In the Fall of 1948, with some forty-five students attending, a small beginning was made in Fort Worth, Texas, under the name of Southern Bible Institute. George P. Bowser (1874-1950) played a significant role in this effort.



The Board intended to buy property in Fort Worth to erect a permanent school plant, but in the summer of 1949, an opportunity was afforded to purchase the school property formerly owned by the Texas Military College in Terrell. When the military school closed and the property was offered for sale, the Trustees purchased it. At this time the name was changed to Southwestern Christian College.

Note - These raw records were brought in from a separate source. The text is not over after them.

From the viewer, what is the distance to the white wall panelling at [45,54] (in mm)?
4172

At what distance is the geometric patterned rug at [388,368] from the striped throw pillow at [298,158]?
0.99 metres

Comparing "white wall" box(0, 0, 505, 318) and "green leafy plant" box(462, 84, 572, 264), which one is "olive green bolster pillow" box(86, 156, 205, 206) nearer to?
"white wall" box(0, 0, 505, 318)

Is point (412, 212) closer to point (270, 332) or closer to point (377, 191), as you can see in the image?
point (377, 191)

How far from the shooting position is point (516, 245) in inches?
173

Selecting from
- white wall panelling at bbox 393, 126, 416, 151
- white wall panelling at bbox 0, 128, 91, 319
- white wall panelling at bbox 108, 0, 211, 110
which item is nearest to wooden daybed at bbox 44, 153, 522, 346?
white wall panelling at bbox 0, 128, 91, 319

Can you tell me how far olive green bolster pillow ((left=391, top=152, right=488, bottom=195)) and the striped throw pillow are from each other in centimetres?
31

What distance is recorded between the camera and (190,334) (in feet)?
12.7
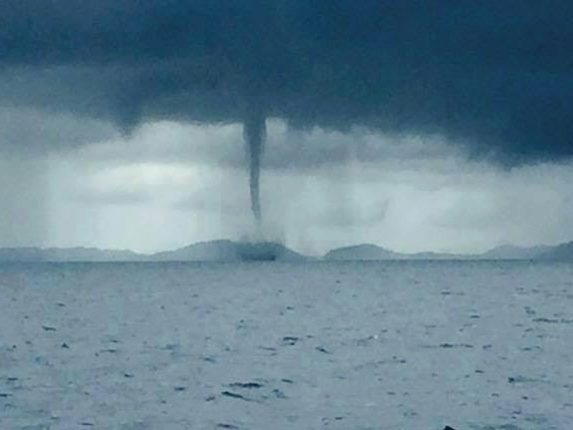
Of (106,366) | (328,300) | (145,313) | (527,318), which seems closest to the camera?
(106,366)

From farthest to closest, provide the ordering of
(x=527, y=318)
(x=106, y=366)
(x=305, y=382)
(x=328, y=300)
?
(x=328, y=300) < (x=527, y=318) < (x=106, y=366) < (x=305, y=382)

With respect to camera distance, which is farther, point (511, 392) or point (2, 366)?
point (2, 366)

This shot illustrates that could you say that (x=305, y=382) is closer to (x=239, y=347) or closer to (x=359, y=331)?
(x=239, y=347)

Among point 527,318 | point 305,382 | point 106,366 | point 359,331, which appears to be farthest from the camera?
point 527,318

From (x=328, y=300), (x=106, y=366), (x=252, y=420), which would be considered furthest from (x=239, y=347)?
(x=328, y=300)

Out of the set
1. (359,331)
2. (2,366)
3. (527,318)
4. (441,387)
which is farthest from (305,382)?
(527,318)

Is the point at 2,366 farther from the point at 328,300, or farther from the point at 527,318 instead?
the point at 328,300

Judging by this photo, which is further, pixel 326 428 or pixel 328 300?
pixel 328 300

The administration building was built and used as a school fifty years ago. Mr. W.B. Toone, whose wife was born in the Round House to Mr. and Mrs. Terrell, operated a co-educational school from 1896 to 1904. He sold it to the Methodists who returned the property to Mr. Toone about 1908. It was then sold to Colonel Perry who operated it as a private military school. After Colonel Perry's death, the school was continued by his wife, daughter, and son-in-law, and later by the people of Terrell. The Trustees of SwCC bought the property from the Perry estate in 1949 and began operation the following Fall. In an horrific fire in the pre-dawn hours of January 27, 2008, the administration building and an adjacent building was destroyed and will be long remembered for its historical significance.